Today after merely 3 days of working with the interns and
learning the hospital system, I stepped fully in to my role as on call
attending…for the next 48 hours. My morning began leading rounds with my team
where I was pleased to be able to impart some wisdom about meningitis management,
INR monitoring, and HIV opportunistic infection prophylaxis. After completing
rounds, my team of two left the hospital promptly at 9:30am not to return until
Monday morning (nothing in the hospital runs on Sundays except for the lucky on
call attending who rounds on the team by themselves). I can’t blame them,
however. They work up to 120 hours a week, often taking call every 2-3 days on 3
different services at once without the benefit of going home mid-day when they
are post call.
After seeing my sick step-down unit patients by myself, I
spent my afternoon helping my intern with admissions and putting out fires on
the wards (i.e. status epilepticus in an adult male with congenital
hydrocephalus s/p shunt->brain abscess->osteo of the frontal bone->
removal of the bone->large defect in the head permanently->seizures). It
has been both terrifying and invigorating to be given so much responsibility
and the ability to teach the interns, and likewise to learn from their vast
knowledge of both medicine and Kenyan culture.
I feel that in only 4
days, I have already grown so much as a physician and a person as I try to
rationalize through each differential (in an world with HIV where anything is
possible), pay keen attention to my history and physical (in a world where diagnostic
tests and limited and no prior electronic history is available), and think
through the absolute need for a test and what it will change (in a world where
the patient has to pay upfront for everything I order). It also has been
liberating to practice in a culture where records are kept for strictly a means
of communicating thoughts rather than to please insurance company reviewers and
coders (who do not exist). On the flip side of the coin it has been difficult
for the anal-retentive in me to watch interns cover nearly every patient in the
hospital without a list, any form of check out, or way of determining what
happened overnight. Overall let’s just say that this is a culture not bogged
down with administration or logistics work.

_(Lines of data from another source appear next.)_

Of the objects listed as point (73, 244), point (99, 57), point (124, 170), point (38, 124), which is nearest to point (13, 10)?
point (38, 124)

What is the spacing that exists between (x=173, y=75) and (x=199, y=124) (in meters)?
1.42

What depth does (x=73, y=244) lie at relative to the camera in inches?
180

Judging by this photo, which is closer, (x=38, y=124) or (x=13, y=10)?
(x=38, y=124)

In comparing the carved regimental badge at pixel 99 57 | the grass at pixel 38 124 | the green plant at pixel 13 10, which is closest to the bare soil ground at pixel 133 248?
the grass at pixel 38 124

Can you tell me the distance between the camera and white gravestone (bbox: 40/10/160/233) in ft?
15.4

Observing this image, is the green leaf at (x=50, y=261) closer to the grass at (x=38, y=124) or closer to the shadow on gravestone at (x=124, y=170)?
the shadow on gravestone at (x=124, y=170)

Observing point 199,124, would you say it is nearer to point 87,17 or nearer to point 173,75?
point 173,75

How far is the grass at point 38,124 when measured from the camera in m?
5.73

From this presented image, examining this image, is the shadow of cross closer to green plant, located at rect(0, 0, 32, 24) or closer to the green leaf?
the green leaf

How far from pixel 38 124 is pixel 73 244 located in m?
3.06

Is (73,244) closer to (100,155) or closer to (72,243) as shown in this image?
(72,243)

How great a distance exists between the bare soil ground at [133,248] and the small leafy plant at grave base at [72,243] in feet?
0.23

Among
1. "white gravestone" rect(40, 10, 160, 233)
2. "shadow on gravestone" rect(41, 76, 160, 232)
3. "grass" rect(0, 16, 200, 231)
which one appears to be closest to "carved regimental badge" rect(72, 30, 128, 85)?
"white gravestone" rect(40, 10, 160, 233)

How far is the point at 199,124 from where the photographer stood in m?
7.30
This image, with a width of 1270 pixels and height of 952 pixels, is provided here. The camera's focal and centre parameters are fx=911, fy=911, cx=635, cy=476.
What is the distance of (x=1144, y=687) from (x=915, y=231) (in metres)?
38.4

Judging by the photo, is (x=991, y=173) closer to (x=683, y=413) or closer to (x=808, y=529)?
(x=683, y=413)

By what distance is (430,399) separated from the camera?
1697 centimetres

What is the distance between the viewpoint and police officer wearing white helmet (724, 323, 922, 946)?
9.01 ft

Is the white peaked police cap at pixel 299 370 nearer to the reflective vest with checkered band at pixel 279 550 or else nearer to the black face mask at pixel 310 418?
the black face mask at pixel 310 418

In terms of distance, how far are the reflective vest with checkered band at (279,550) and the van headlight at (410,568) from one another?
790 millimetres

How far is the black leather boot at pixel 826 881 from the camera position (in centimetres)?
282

To sum up Kenya, I would say they are a beautiful group of
people who are relationship oriented contrasted against our American mind-set of
being task oriented. For example, on Friday after rounds we all went to the
cafeteria and had chai (tea) and manadazis (think cake donuts). We sat for an
hour and a half while the team relayed to us the stereotypes of each of the 42
tribes in Kenya, the political climate after the tribal unrest of 2008, their
views on marriage and dowries, and their hopes and dreams for the future. As I
soaked it all in, I felt as though in only 3 days, I was having deeper
discussions with my team than I ever had back home (and I feel like my fellow
residents and I are pretty friendly people…still). All the while I thought
about how I would traditionally have been scurrying around trying to tidy up
orders and check on patients during that time.
Before leaving for Kenya the Lord tried to gently remind me
of this relationship driven vs task driven dichotomy. I too often get caught up
in trying to accomplish my own means on Earth while neglecting to take time and
invest in eternal things like my relationships with others and sharing a word
of prayer with a patient who desperately needs some hope and encouragement. As
a result, I end up stressed and anxious and feeling like my life is lacking the
purpose it was designed for. I’m not there yet, but I’m praying Kenya will be
an instrument to help perfect this concept in my life.
Praying hard for you! I know the Lord is at work and ... "being confident of this, that he who began a good work in you will carry it on to completion until the day of Christ Jesus."